WHAT THIS TASK INVOLVES:
Reproduce the entire listing exactly as written, apart from its pictures.

SUPPLIED INFORMATION:
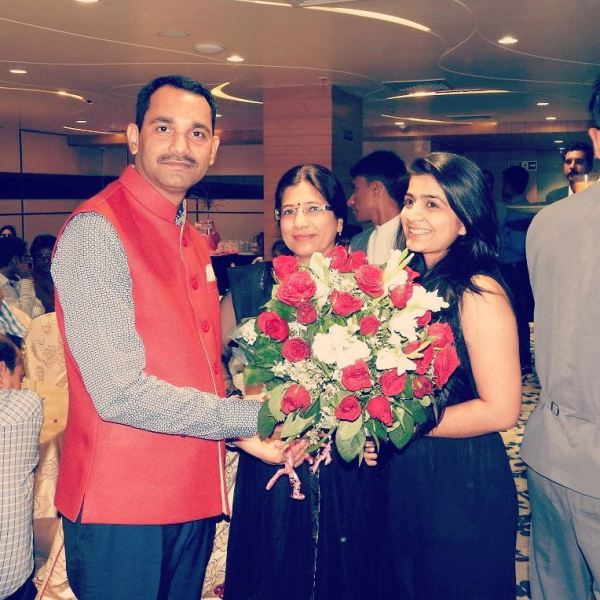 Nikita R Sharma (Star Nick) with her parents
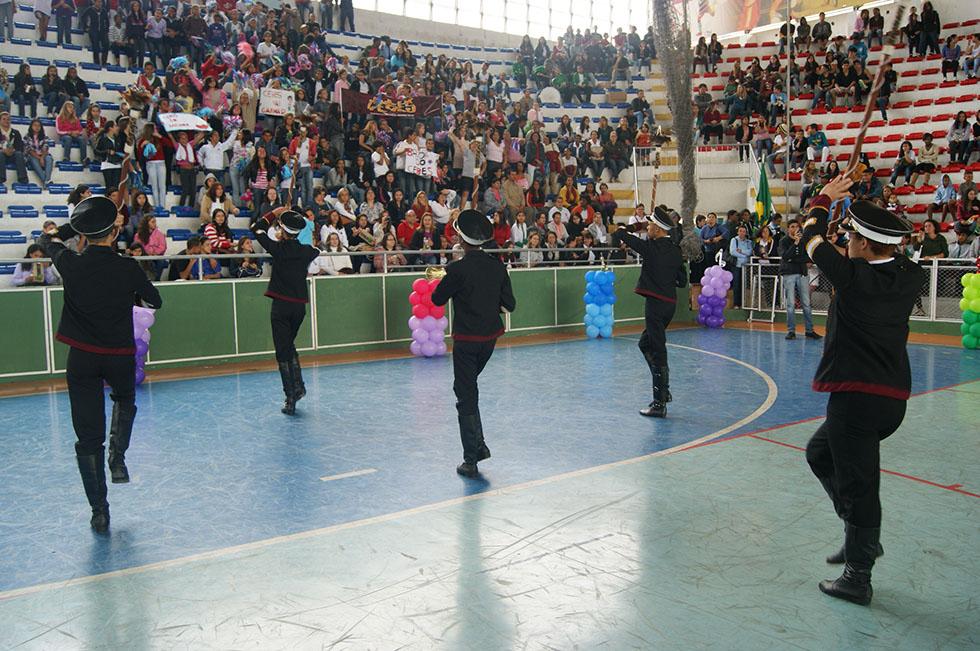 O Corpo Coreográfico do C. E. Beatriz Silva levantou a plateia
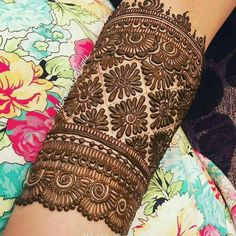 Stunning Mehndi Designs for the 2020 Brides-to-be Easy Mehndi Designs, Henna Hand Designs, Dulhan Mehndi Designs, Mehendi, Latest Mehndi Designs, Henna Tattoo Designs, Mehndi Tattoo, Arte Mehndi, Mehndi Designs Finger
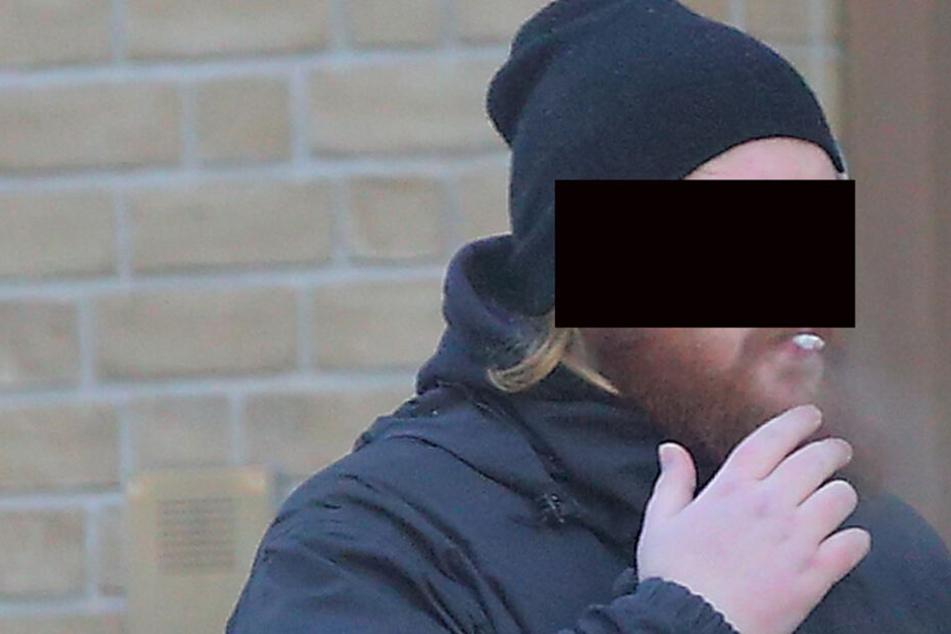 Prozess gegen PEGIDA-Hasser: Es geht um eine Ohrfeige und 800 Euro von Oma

RESULT OF THIS TASK:
 Nikita R Sharma (Star Nick) with her parents
 O Corpo Coreográfico do C. E. Beatriz Silva levantou a plateia
 Stunning Mehndi Designs for the 2020 Brides-to-be Easy Mehndi Designs, Henna Hand Designs, Dulhan Mehndi Designs, Mehendi, Latest Mehndi Designs, Henna Tattoo Designs, Mehndi Tattoo, Arte Mehndi, Mehndi Designs Finger
 Prozess gegen PEGIDA-Hasser: Es geht um eine Ohrfeige und 800 Euro von Oma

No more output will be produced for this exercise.